*Task statement*:
Would you restate each entry word for word, omitting the pictures?

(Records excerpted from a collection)
┄┄┄┄┄┄┄┄┄┄

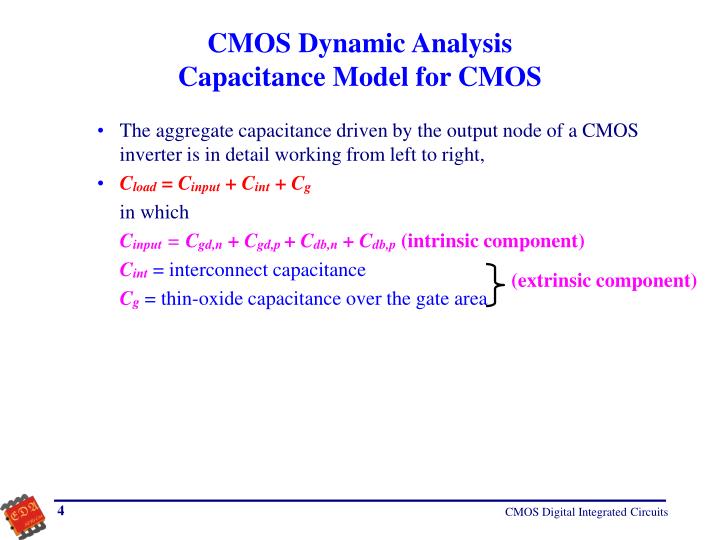 CMOS Dynamic Analysis
Capacitance Model for CMOS

• The aggregate capacitance driven by the output node of a CMOS inverter is in detail working from left to right,

• $C_{load} = C_{input} + C_{int} + C_g$

in which

$C_{input} = C_{gd,n} + C_{gd,p} + C_{db,n} + C_{db,p}$ (intrinsic component)

$C_{int}$ = interconnect capacitance

$C_g$ = thin-oxide capacitance over the gate area

(extrinsic component)

EDA

4

CMOS Digital Integrated Circuits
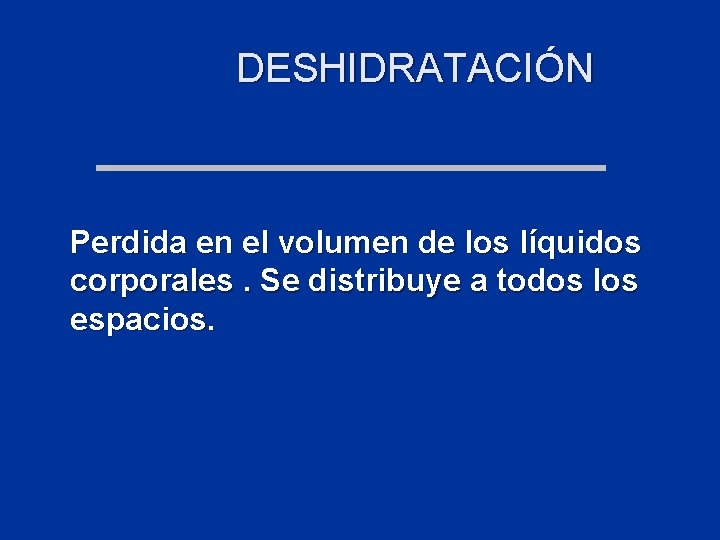 DESHIDRATACIÓN

Perdida en el volumen de los líquidos corporales . Se distribuye a todos los espacios.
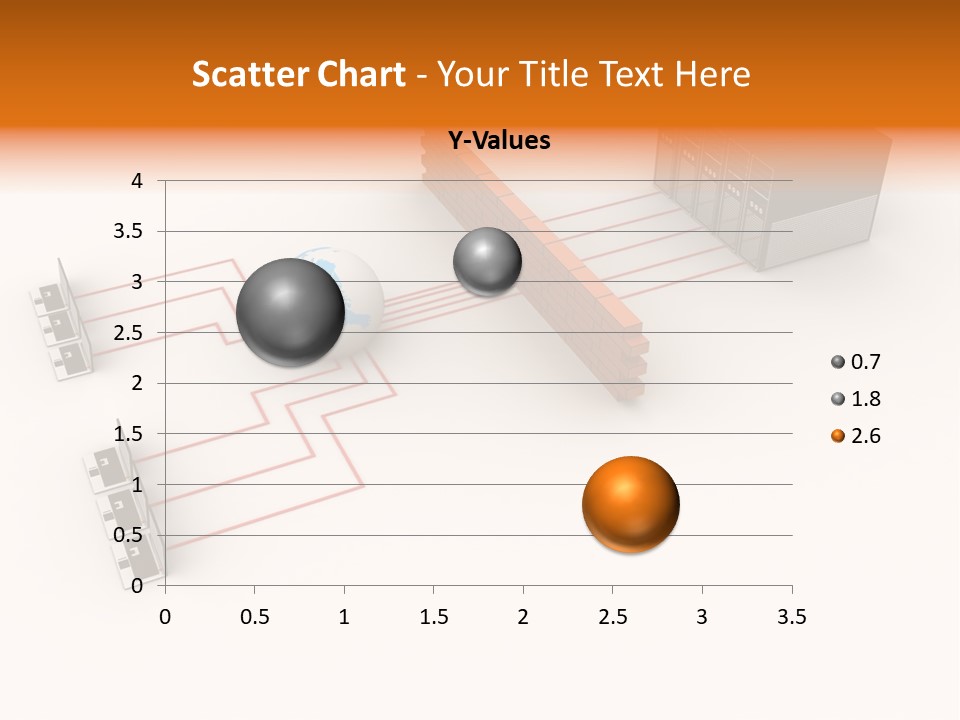 Scatter Chart - Your Title Text Here

Y-Values

4
3.5
3
2.5
2
1.5
1
0.5
0

0 0.5 1 1.5 2 2.5 3 3.5

0.7
1.8
2.6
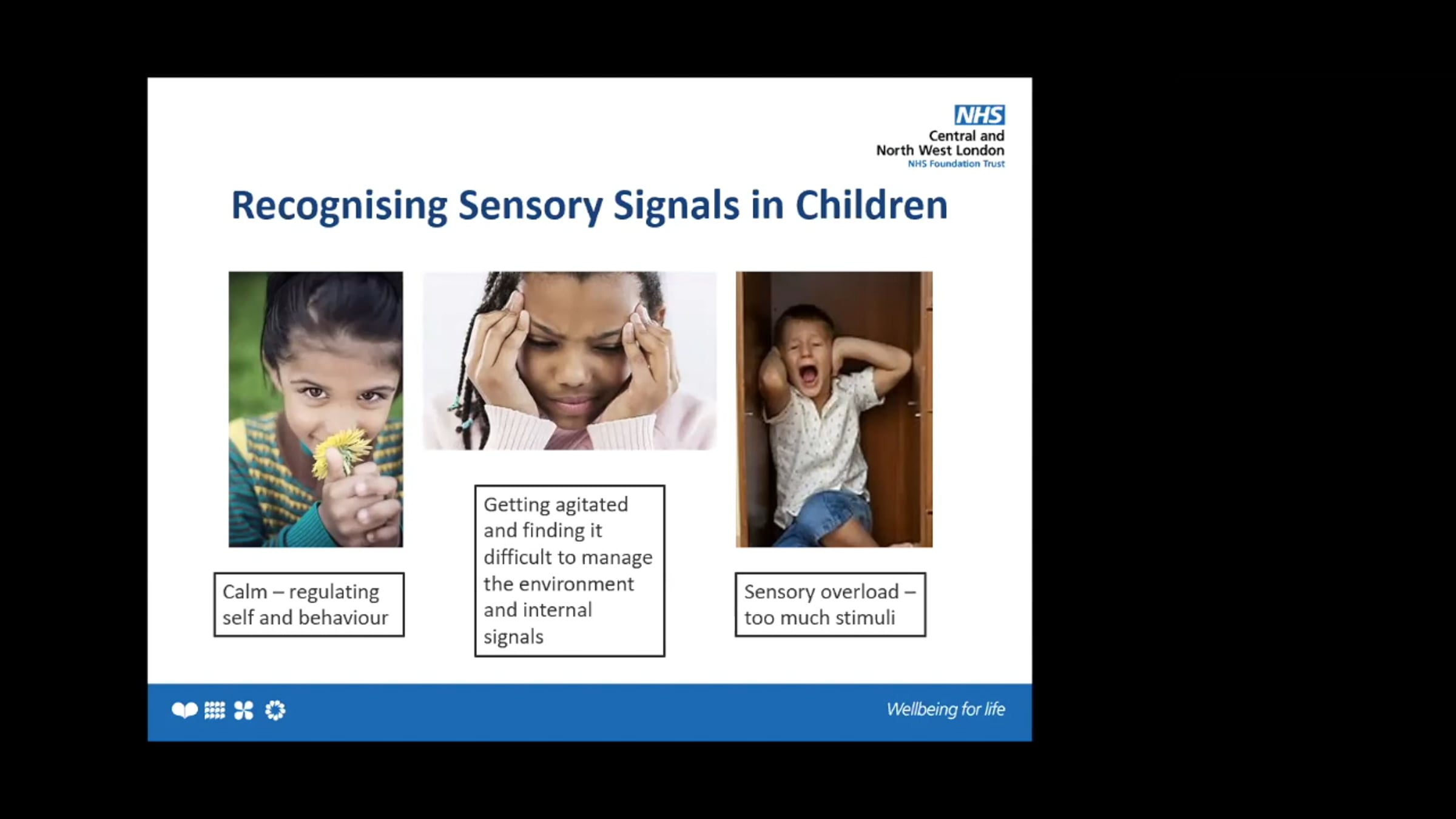 NHS
Central and
North West London
NHS Foundation Trust

Recognising Sensory Signals in Children

Calm – regulating self and behaviour

Getting agitated and finding it difficult to manage the environment and internal signals

Sensory overload – too much stimuli

Wellbeing for life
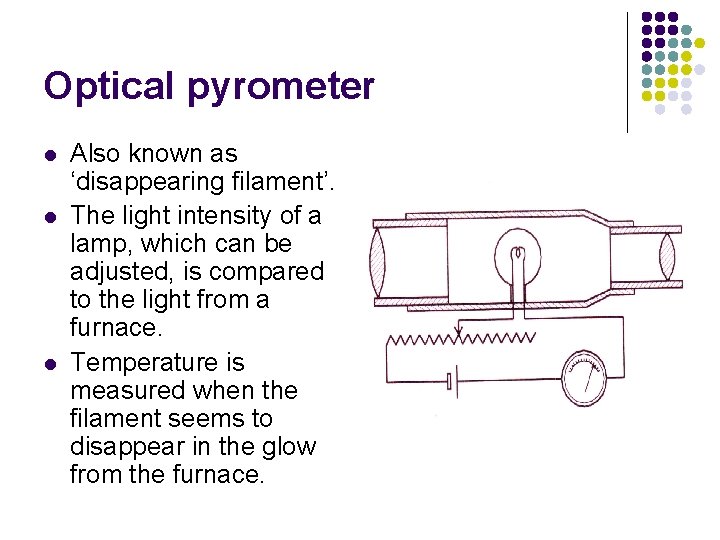 Optical pyrometer

• Also known as 'disappearing filament'.
• The light intensity of a lamp, which can be adjusted, is compared to the light from a furnace.
• Temperature is measured when the filament seems to disappear in the glow from the furnace.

┄┄┄┄┄┄┄┄┄┄

*Exercise result*:
 CMOS Dynamic Analysis
Capacitance Model for CMOS

• The aggregate capacitance driven by the output node of a CMOS inverter is in detail working from left to right,

• $C_{load} = C_{input} + C_{int} + C_g$

in which

$C_{input} = C_{gd,n} + C_{gd,p} + C_{db,n} + C_{db,p}$ (intrinsic component)

$C_{int}$ = interconnect capacitance

$C_g$ = thin-oxide capacitance over the gate area

(extrinsic component)

EDA

4

CMOS Digital Integrated Circuits
 DESHIDRATACIÓN

Perdida en el volumen de los líquidos corporales . Se distribuye a todos los espacios.
 Scatter Chart - Your Title Text Here

Y-Values

4
3.5
3
2.5
2
1.5
1
0.5
0

0 0.5 1 1.5 2 2.5 3 3.5

0.7
1.8
2.6
 NHS
Central and
North West London
NHS Foundation Trust

Recognising Sensory Signals in Children

Calm – regulating self and behaviour

Getting agitated and finding it difficult to manage the environment and internal signals

Sensory overload – too much stimuli

Wellbeing for life
 Optical pyrometer

• Also known as 'disappearing filament'.
• The light intensity of a lamp, which can be adjusted, is compared to the light from a furnace.
• Temperature is measured when the filament seems to disappear in the glow from the furnace.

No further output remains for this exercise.